■ Records for this task ■
<<<<
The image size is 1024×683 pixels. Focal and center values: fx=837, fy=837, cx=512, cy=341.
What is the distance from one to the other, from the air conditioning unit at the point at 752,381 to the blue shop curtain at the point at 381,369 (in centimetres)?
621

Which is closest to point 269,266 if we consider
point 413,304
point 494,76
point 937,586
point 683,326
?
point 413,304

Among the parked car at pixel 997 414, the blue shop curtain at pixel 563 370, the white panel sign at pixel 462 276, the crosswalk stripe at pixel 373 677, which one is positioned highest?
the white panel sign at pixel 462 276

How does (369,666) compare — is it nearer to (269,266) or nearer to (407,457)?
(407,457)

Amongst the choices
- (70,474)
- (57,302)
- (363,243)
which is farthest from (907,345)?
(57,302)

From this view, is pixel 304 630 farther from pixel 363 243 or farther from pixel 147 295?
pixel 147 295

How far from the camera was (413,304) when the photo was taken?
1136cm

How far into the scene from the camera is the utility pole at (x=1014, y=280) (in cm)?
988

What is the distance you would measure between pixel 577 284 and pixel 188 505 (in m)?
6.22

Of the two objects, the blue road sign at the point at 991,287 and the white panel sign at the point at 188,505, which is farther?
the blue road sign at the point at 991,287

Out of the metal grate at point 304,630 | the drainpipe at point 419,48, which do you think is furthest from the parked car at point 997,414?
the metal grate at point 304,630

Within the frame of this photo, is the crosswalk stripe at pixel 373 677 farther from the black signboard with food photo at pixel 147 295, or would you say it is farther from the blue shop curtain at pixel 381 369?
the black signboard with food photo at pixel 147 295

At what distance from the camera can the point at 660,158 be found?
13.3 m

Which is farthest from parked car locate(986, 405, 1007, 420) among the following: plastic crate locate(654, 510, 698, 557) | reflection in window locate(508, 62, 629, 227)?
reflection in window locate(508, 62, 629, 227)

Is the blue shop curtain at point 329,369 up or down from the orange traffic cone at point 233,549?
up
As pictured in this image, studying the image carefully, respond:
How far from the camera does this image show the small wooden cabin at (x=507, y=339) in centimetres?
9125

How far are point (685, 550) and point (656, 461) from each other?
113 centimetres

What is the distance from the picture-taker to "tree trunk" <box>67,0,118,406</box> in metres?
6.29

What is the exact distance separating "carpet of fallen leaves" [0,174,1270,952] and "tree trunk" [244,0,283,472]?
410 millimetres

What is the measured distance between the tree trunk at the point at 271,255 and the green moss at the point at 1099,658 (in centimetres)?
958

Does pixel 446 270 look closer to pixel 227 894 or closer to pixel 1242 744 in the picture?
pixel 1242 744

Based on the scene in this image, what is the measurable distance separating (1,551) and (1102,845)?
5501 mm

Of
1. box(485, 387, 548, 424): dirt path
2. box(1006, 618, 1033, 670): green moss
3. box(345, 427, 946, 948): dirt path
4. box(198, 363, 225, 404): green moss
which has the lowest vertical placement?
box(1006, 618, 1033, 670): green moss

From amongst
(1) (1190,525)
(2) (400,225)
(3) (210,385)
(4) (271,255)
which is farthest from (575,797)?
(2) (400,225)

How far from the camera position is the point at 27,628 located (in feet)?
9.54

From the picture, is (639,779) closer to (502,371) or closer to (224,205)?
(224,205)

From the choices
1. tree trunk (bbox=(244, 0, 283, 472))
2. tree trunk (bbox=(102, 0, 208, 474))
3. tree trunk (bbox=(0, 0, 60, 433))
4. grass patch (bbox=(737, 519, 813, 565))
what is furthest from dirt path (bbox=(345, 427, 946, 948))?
>>>>
Write out every line of the records exactly.

The image size is 1024×683 pixels. Focal and center values: fx=837, fy=837, cx=512, cy=341.
What is the distance from one to the other, from the air conditioning unit at the point at 752,381 to the blue shop curtain at the point at 381,369 (in centimetres)?
621

Which is closest to point 269,266 if we consider
point 413,304
point 494,76
point 937,586
point 683,326
?
point 413,304

Among the parked car at pixel 997 414, the blue shop curtain at pixel 563 370, the white panel sign at pixel 462 276, the crosswalk stripe at pixel 373 677, which one is positioned highest?
the white panel sign at pixel 462 276

How does (369,666) compare — is it nearer to (269,266) or nearer to (407,457)?
(407,457)

Amongst the choices
- (70,474)
- (57,302)
- (363,243)
which is farthest from (907,345)?
(57,302)

From this view, is pixel 304 630 farther from pixel 363 243 or farther from pixel 147 295?
pixel 147 295

How far from the camera was (413,304) when the photo was taken?
1136cm

How far into the scene from the camera is the utility pole at (x=1014, y=280) (in cm)?
988

What is the distance you would measure between pixel 577 284 and pixel 188 505 (in m)?
6.22

Of the two objects, the blue road sign at the point at 991,287 and the white panel sign at the point at 188,505, which is farther?
the blue road sign at the point at 991,287

Out of the metal grate at point 304,630 | the drainpipe at point 419,48, which do you think is furthest from the parked car at point 997,414?
the metal grate at point 304,630

Within the frame of this photo, is the crosswalk stripe at pixel 373 677 farther from the black signboard with food photo at pixel 147 295, or would you say it is farther from the blue shop curtain at pixel 381 369?
the black signboard with food photo at pixel 147 295

At what distance from the camera can the point at 660,158 be found?
13.3 m

Which is farthest from parked car locate(986, 405, 1007, 420) among the following: plastic crate locate(654, 510, 698, 557) | reflection in window locate(508, 62, 629, 227)?
reflection in window locate(508, 62, 629, 227)

Is the blue shop curtain at point 329,369 up or down from the orange traffic cone at point 233,549?
up
As pictured in this image, studying the image carefully, respond:
How far from the camera does this image show the small wooden cabin at (x=507, y=339) in centimetres?
9125

How far are point (685, 550) and point (656, 461) from each other?
113 centimetres

What is the distance from the picture-taker to "tree trunk" <box>67,0,118,406</box> in metres?
6.29

What is the exact distance separating "carpet of fallen leaves" [0,174,1270,952] and "tree trunk" [244,0,283,472]?
410 millimetres

What is the measured distance between the tree trunk at the point at 271,255 and the green moss at the point at 1099,658 (in centimetres)?
958

Does pixel 446 270 look closer to pixel 227 894 or closer to pixel 1242 744 in the picture?
pixel 1242 744

Based on the scene in this image, what is the measurable distance separating (1,551) and (1102,845)?
5501 mm

Of
1. box(485, 387, 548, 424): dirt path
2. box(1006, 618, 1033, 670): green moss
3. box(345, 427, 946, 948): dirt path
4. box(198, 363, 225, 404): green moss
which has the lowest vertical placement?
box(1006, 618, 1033, 670): green moss

From amongst
(1) (1190,525)
(2) (400,225)
(3) (210,385)
(4) (271,255)
which is farthest from (575,797)?
(2) (400,225)

How far from the camera position is the point at 27,628 located (in feet)?
9.54

From the picture, is (639,779) closer to (502,371) or closer to (224,205)?
(224,205)

From the choices
1. tree trunk (bbox=(244, 0, 283, 472))
2. tree trunk (bbox=(102, 0, 208, 474))
3. tree trunk (bbox=(0, 0, 60, 433))
4. grass patch (bbox=(737, 519, 813, 565))
what is furthest from dirt path (bbox=(345, 427, 946, 948))?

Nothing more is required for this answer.